In 1905, he received an honorary Doctor of Divinity from his College.
Ecclesiastical Details        

Returned to British Guiana and ordained a deacon by Bishop William Piercy Austin in 1888.
1893 appointed Chaplain of H.M. Penal Settlement, Mazaruni;
During the period 1897-1905, Rector of Limpley Stoke, Wiltshire, and Hawkchurch in Devonshire, Acting Warden of the Jamaica Church Theological College, and Commissary in England of the Bishop of Guiana.
In 1905 consecrated Bishop of Antigua in St. Michael’s Cathedral, Barbados, but had to resign five years later due to ill health.
As Bishop of Antigua, went to Barbados in 1908 to became Principal of Codrington College.
Left Barbados in 1909 for England where he held several posts including Assistant Bishop in the Diocese of York, Principal of Bishop’s College, Cheshunt, Hertfordshire, and Assistant Bishop in the West Indies.
1910, went to Canada to assist in the administration of the diocese of Quebec for two years.
1912  went to British Honduras, first as Commissary for, and then Bishop of British Honduras and Central America, a post that he held from 1913-1915.
1915 appointed vicar of St John the Baptist Church, Bognor, Sussex.

Times Obituary 9th December, 1916
The death is announced of the Right Rev. Walter Farrar, D.D., vicar of Bognor, Sussex, and formerly Bishop of British Honduras and Central America.  It was just over a year ago that he resigned his bishopric and accepted the vicarage of Bognor.  He had been in ill-health since September.  Bishop Farrar was 51.  He was the son of Archdeacon Thomas Farrar, Vicar-General of Guiana,  Born in British Guiana, he was educated at Queen's College, Guiana, and at Keble College, Oxford, where he took his degree in 1887, being placed in the third class in the Theological School.  He was ordained in the following year and began work at once in British Guiana as Incumbent of St, Mary's, East coast, and after a period as chaplain of the Penal Settlement at Mazaruni, he became rector of Holy Trinity, Essequibo, in 1896.  Two years later he was appointed to the rectory of Hawkchurch, Dorset, which he held till 1905, when he was consecrated Bishop of Antigua.  Afterwards, from 1910, he was successively Assistant Bishop of Quebec and Assistant Bishop of the West Indies, and he was appointed Bishop of Honduras in 1913.  He married in 1889 the elder daughter of Mr. W.F. Bridges, Administrator-General of British Guiana, who, with two sons and two daughters, survive him.  The elder son has just received a commission from the O.T.C., and the other is already serving in Mesopotamia.

▸ WORK TO DO
• 1. In the Walter Farrar biography, where was he consecrated Bishop of Antigua?
• 2. Output everything in the Walter Farrar biography from "1910, went to" down to "Church, Bognor, Sussex.".
• 3. According to the Walter Farrar biography, why did he give up his post as Bishop of Antigua? Explain in one to three sentences.

▸ STORED RECORDS
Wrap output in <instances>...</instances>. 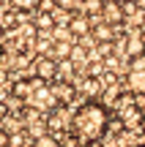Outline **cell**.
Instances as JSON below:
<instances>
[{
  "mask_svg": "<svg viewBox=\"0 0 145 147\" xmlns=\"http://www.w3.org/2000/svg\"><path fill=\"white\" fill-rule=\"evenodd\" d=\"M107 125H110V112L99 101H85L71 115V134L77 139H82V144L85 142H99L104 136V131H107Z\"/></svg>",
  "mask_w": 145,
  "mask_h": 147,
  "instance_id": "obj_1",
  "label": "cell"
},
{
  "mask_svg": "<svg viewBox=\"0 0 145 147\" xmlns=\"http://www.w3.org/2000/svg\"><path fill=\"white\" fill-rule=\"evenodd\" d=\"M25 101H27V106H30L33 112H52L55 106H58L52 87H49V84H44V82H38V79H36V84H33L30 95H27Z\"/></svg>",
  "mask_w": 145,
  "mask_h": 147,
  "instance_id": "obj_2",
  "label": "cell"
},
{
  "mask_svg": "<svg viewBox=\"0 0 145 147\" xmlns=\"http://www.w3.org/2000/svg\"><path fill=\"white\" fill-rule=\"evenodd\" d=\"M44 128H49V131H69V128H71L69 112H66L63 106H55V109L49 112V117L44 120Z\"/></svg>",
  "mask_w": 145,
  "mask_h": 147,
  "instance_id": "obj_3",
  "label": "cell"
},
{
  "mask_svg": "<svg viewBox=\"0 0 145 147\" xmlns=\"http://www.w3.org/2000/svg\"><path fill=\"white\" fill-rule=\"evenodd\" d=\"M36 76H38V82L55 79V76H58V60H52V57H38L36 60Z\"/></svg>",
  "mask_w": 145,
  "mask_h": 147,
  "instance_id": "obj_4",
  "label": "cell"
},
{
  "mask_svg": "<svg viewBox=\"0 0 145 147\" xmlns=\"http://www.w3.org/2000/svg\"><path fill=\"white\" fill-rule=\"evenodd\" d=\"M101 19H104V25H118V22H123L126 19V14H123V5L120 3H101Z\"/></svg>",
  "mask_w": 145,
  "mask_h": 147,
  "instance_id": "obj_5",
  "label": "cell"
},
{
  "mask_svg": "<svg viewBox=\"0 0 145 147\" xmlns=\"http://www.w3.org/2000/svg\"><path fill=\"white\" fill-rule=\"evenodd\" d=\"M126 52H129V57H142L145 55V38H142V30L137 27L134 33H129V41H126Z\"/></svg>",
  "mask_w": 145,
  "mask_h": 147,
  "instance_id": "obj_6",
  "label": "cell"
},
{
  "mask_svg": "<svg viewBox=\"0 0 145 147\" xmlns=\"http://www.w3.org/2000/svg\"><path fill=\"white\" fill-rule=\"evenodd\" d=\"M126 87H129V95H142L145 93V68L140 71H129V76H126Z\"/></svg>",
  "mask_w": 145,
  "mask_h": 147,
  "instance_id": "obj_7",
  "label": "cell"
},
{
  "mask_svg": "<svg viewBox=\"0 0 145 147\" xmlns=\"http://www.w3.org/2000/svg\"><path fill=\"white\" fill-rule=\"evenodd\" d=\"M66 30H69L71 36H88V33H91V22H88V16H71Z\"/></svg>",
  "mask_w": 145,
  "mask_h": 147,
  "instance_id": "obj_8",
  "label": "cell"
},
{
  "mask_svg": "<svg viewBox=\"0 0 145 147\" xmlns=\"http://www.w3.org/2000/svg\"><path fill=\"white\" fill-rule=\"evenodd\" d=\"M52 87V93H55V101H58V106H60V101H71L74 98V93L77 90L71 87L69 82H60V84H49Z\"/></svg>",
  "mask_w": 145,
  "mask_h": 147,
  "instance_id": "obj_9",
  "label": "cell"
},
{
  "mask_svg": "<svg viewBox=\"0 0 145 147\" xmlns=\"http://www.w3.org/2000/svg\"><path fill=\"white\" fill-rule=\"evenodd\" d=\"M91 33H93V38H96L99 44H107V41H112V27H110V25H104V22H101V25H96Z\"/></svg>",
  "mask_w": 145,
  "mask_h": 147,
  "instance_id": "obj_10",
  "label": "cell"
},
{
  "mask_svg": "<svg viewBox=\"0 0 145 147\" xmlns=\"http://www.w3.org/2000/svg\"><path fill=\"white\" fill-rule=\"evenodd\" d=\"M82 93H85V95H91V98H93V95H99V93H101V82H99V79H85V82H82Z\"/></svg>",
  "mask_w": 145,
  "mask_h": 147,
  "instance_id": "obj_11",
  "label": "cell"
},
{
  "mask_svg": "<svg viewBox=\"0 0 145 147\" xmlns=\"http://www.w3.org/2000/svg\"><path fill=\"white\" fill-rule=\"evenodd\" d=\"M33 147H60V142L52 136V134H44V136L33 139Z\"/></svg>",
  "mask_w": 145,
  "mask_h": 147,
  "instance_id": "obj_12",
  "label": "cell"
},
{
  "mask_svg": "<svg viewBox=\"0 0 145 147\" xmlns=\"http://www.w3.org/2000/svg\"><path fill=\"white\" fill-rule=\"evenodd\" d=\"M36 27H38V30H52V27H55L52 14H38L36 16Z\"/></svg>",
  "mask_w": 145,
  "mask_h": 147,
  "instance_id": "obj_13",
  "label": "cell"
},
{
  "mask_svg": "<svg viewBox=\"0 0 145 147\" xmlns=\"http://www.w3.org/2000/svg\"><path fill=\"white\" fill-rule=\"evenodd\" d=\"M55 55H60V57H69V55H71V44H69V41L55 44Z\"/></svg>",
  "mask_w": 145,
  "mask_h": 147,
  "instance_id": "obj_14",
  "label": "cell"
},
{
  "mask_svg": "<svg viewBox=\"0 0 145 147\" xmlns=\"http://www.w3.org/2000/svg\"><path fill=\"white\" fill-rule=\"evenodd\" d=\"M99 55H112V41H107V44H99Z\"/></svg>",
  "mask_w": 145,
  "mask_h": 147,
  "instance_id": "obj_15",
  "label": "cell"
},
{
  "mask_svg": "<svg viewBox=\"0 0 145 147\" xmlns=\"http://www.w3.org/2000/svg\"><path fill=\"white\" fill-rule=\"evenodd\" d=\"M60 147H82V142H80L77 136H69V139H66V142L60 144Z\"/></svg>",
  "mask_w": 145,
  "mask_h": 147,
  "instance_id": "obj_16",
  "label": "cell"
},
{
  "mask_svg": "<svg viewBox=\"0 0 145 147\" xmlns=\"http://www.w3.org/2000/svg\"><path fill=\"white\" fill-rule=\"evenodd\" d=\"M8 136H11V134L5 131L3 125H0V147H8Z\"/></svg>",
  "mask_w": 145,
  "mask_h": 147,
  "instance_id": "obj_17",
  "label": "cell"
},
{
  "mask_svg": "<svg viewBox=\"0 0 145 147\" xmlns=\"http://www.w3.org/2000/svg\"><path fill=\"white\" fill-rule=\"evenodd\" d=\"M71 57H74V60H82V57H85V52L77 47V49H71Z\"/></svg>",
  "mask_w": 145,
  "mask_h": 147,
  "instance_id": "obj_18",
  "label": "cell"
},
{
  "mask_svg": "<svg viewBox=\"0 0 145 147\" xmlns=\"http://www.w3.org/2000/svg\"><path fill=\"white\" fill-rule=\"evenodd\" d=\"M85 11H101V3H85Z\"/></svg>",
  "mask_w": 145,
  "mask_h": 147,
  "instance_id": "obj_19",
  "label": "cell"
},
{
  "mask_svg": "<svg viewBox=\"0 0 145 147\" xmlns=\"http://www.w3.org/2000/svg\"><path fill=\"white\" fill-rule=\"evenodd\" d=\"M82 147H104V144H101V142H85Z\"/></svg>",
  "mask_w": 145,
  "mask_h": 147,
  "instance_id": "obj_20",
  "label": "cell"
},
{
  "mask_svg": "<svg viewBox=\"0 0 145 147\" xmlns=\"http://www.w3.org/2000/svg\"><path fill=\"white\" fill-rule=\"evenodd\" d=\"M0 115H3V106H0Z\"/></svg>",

▸ TASK-BY-TASK RESULTS
• 1. St. Michael's Cathedral, Barbados.

• 2.
1910, went to Canada to assist in the administration of the diocese of Quebec for two years.
1912  went to British Honduras, first as Commissary for, and then Bishop of British Honduras and Central America, a post that he held from 1913-1915.
1915 appointed vicar of St John the Baptist Church, Bognor, Sussex.

• 3. He was consecrated Bishop of Antigua in 1905 but had to resign five years later because of ill health.